Dust Bowl Facts

Here are some interesting facts about the Dust Bowl:

•In 1932, there were 14 dust storms recorded on the Plains (an area that included the panhandle of Oklahoma and Texas, southwest Kansas, southeastern Colorado, and Nebraska). In 1933, there were 38 dust storms.

•By 1934, because of years of repeated dust storms, approximately 100 million acres of farmland no longer had enough topsoil to grow crops.

•In April 1935, an Associated Press reporter used the term “dust bowl” to describe the conditions, and the term soon became popular.

•Nebraska – in the heart of “Dust Bowl” country – typically averaged 20 inches of rain per year. In 1934, only 14.5 inches fell, which caused corn yield crops to drop by 75%.

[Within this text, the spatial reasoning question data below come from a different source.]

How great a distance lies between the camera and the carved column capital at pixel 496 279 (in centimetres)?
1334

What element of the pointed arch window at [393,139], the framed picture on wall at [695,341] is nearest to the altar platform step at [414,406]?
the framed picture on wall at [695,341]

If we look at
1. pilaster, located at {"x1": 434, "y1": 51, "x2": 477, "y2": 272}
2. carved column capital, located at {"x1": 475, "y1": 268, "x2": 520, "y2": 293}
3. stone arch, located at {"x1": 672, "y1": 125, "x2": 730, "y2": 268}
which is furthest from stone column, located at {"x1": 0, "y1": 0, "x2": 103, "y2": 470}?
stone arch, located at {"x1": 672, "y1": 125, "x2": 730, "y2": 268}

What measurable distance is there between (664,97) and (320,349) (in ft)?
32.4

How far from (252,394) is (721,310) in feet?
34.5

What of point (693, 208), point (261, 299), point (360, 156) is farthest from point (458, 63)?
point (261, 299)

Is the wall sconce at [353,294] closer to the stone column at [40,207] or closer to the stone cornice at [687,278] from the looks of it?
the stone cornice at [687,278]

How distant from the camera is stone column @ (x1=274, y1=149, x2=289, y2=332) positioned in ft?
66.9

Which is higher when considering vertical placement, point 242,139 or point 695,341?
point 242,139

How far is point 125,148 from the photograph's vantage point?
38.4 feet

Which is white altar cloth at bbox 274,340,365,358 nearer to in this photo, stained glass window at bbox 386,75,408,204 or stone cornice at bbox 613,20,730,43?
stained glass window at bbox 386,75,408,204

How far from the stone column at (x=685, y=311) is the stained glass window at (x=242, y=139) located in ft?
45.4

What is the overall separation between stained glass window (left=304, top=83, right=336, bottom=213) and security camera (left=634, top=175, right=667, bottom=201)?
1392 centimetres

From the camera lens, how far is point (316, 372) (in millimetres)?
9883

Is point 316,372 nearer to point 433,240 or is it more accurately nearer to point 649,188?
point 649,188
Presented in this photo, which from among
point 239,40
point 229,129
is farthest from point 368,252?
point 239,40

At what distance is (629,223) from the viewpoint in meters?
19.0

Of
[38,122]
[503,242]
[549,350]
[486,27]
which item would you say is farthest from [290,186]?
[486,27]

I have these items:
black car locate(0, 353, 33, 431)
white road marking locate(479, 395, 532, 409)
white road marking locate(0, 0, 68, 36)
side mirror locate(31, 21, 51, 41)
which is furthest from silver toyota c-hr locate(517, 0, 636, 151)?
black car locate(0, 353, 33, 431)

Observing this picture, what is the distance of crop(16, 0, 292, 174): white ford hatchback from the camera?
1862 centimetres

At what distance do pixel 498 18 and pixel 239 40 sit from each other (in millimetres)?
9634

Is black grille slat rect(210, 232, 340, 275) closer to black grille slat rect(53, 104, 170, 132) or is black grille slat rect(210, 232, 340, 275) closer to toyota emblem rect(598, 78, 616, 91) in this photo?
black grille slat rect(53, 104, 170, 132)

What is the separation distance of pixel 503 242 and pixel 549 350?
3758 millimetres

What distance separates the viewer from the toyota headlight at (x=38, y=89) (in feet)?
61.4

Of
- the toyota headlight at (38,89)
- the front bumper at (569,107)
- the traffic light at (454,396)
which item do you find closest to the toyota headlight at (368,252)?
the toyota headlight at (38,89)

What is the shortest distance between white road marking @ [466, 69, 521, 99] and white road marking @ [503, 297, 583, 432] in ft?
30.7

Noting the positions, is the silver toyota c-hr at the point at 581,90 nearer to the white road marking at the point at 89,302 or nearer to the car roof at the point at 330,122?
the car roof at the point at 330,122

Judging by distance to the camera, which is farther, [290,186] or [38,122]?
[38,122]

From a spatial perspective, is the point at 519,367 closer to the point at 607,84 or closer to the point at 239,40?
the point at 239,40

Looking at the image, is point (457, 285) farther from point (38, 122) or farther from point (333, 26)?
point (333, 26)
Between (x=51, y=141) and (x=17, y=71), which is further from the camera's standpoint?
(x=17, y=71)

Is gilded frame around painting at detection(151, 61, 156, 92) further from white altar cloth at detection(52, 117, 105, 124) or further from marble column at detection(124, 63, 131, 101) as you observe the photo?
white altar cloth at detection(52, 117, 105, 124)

•Poor farming practices contributed to the Dust Bowl of the Great Depression. These included: over planting crops and overgrazing, as well as massive plowing under of natural grasses and replacing them with crops that weren’t drought resistant.

•An estimated 2 million people became “hobos” – people who would illegally hop on trains to get to jobs they’d heard about that were hundreds or thousands of miles away from their Dust Bowl farmland.z

 

•In one year alone during the Great Depression, an estimated 6,500 people were killed as they tried to hop on moving freight trains (either by accident or by guards who were hired by the railroad to prevent people from jumping on trains).

•The New Deal programs initiated during the Great Depression included five major farm laws (AAA, CCC, FSA, SCS, and REA) that were designed to get farmers back on their feet. Many of these programs still exist today.

•During the worst of the Dust Bowl days, students were sometimes sent home to prevent “dust pneumonia.” Other times, they were kept at school overnight, because it was too dangerous to walk home in such harsh conditions and low visibility.